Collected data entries
»»

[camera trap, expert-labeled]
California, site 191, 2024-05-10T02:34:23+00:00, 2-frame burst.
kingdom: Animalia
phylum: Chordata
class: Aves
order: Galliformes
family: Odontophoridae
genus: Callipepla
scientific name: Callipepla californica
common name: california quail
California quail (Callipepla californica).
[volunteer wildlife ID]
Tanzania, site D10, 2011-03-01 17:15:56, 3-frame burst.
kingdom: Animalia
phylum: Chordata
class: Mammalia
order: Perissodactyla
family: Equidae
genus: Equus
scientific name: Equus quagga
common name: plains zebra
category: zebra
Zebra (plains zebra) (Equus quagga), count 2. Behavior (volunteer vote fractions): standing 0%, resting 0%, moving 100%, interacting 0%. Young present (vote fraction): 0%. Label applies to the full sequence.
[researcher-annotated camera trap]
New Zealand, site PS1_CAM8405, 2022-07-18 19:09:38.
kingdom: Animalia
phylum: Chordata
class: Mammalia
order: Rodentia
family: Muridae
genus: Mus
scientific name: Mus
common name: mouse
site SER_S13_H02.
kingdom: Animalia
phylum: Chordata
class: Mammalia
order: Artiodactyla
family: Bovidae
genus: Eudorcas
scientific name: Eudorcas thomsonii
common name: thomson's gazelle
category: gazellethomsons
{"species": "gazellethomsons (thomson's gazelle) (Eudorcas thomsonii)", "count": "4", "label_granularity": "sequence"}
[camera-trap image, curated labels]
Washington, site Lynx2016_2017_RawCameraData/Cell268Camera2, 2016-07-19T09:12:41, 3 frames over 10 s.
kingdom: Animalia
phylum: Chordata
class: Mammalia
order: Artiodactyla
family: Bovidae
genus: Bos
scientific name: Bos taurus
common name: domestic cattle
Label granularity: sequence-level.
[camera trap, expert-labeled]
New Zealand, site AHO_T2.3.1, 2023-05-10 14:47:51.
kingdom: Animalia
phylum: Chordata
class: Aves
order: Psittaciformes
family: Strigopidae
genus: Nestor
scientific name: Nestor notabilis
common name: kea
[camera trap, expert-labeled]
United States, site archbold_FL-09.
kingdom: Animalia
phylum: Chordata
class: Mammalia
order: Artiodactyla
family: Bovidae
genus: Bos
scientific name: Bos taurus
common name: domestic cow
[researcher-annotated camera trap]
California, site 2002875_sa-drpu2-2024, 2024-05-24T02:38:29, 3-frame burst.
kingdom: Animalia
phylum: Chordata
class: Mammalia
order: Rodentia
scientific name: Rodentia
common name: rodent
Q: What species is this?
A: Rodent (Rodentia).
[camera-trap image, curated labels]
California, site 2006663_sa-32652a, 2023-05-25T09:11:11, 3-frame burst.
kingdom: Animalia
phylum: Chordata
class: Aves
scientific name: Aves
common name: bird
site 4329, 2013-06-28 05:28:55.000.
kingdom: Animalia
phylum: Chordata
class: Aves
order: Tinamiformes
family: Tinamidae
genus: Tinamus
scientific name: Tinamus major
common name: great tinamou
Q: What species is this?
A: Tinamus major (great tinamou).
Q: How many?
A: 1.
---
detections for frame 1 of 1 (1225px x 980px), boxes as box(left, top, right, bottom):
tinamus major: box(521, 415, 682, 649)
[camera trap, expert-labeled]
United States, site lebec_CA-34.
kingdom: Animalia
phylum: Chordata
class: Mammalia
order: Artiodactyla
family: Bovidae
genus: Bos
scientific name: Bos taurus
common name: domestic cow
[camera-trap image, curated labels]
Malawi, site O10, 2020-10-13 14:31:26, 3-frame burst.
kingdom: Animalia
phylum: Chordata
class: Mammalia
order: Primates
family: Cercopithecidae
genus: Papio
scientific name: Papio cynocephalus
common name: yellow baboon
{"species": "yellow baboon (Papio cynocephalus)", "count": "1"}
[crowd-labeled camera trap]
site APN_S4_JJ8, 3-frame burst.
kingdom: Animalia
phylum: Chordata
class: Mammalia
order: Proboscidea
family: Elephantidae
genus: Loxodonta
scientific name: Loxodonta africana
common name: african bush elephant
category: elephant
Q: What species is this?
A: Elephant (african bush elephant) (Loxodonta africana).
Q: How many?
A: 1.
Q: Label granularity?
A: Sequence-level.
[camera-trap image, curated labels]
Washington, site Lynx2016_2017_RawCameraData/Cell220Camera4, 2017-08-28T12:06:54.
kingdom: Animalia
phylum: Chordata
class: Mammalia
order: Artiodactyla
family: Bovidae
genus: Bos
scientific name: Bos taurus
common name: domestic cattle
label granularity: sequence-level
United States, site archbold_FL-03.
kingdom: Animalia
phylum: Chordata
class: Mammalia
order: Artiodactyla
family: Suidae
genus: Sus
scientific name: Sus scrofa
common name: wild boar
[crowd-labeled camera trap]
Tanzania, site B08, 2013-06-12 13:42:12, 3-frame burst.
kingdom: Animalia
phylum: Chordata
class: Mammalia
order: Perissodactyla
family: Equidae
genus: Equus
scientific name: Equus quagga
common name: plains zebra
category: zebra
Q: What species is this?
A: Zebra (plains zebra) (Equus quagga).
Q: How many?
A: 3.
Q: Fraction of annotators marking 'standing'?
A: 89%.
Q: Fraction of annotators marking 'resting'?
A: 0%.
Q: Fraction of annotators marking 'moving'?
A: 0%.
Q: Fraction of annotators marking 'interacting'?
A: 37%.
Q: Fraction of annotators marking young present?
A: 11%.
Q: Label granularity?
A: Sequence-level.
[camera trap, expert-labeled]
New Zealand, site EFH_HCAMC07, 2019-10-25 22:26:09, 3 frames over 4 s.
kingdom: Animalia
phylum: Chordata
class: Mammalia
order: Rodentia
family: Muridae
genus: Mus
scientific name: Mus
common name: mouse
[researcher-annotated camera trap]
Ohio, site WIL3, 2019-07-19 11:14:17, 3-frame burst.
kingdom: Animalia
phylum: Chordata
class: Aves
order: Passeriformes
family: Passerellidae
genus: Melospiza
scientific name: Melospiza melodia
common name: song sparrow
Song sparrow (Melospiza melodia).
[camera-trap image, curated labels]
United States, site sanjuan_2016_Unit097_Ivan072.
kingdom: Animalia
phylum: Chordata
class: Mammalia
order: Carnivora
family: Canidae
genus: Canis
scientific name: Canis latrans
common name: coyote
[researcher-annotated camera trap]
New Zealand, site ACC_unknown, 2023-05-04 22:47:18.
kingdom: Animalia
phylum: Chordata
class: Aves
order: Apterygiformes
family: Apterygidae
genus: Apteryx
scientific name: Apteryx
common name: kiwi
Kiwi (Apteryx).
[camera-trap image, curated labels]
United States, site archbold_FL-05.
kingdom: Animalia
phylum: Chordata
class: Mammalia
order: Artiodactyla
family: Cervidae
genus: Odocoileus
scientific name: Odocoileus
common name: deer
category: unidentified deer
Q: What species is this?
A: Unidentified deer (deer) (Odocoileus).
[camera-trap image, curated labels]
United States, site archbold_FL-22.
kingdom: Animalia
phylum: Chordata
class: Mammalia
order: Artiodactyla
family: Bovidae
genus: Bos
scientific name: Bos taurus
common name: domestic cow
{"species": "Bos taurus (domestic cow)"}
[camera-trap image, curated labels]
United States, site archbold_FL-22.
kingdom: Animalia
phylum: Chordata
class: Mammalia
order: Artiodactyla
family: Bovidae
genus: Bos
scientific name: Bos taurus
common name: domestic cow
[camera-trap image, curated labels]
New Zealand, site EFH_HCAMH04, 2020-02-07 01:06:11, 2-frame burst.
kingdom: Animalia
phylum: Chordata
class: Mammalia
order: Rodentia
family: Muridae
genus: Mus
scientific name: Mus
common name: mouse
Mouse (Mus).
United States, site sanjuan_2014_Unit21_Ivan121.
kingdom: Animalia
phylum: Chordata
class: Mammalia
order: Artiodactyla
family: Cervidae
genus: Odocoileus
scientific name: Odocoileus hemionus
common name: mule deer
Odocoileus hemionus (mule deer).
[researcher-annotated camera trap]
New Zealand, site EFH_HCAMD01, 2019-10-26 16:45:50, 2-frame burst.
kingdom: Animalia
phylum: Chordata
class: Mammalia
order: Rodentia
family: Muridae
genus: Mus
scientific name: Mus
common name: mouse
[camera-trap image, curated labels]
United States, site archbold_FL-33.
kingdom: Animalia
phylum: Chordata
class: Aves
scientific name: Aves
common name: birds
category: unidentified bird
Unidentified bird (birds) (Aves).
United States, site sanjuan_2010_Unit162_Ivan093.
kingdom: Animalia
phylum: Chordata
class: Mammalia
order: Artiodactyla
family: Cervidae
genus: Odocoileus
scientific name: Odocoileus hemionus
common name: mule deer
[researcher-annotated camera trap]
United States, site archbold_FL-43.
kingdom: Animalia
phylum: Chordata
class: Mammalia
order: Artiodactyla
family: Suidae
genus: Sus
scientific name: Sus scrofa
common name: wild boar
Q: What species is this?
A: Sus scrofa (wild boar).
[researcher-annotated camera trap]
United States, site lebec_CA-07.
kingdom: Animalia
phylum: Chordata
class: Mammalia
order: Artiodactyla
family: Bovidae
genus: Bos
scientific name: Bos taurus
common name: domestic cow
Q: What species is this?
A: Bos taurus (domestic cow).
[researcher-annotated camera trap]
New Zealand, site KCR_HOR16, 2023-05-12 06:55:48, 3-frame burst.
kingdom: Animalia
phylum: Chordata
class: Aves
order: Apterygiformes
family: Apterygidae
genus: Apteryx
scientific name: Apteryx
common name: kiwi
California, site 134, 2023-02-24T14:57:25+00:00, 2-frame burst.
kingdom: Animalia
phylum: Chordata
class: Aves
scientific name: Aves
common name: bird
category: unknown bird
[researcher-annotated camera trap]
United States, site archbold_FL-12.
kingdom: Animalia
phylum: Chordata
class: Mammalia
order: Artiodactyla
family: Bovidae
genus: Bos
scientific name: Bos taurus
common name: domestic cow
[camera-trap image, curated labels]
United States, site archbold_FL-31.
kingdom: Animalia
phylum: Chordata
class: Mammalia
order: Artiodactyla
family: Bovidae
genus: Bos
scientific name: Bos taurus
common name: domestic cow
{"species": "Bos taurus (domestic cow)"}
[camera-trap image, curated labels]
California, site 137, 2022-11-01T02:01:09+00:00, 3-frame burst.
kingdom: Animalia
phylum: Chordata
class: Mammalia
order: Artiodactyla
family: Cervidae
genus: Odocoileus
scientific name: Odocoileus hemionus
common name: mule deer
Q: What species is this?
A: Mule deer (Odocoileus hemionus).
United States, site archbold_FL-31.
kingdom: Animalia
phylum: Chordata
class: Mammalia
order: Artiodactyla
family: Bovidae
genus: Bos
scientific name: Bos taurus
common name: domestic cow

««

EXERCISE REQUIREMENTS >> Without changing anything, quote the lines from the top of the data to the line that contains "New Zealand, site PS1_CAM8405, 2022-07-18", including that line.

RESULT BELOW >>
[camera trap, expert-labeled]
California, site 191, 2024-05-10T02:34:23+00:00, 2-frame burst.
kingdom: Animalia
phylum: Chordata
class: Aves
order: Galliformes
family: Odontophoridae
genus: Callipepla
scientific name: Callipepla californica
common name: california quail
California quail (Callipepla californica).
[volunteer wildlife ID]
Tanzania, site D10, 2011-03-01 17:15:56, 3-frame burst.
kingdom: Animalia
phylum: Chordata
class: Mammalia
order: Perissodactyla
family: Equidae
genus: Equus
scientific name: Equus quagga
common name: plains zebra
category: zebra
Zebra (plains zebra) (Equus quagga), count 2. Behavior (volunteer vote fractions): standing 0%, resting 0%, moving 100%, interacting 0%. Young present (vote fraction): 0%. Label applies to the full sequence.
[researcher-annotated camera trap]
New Zealand, site PS1_CAM8405, 2022-07-18 19:09:38.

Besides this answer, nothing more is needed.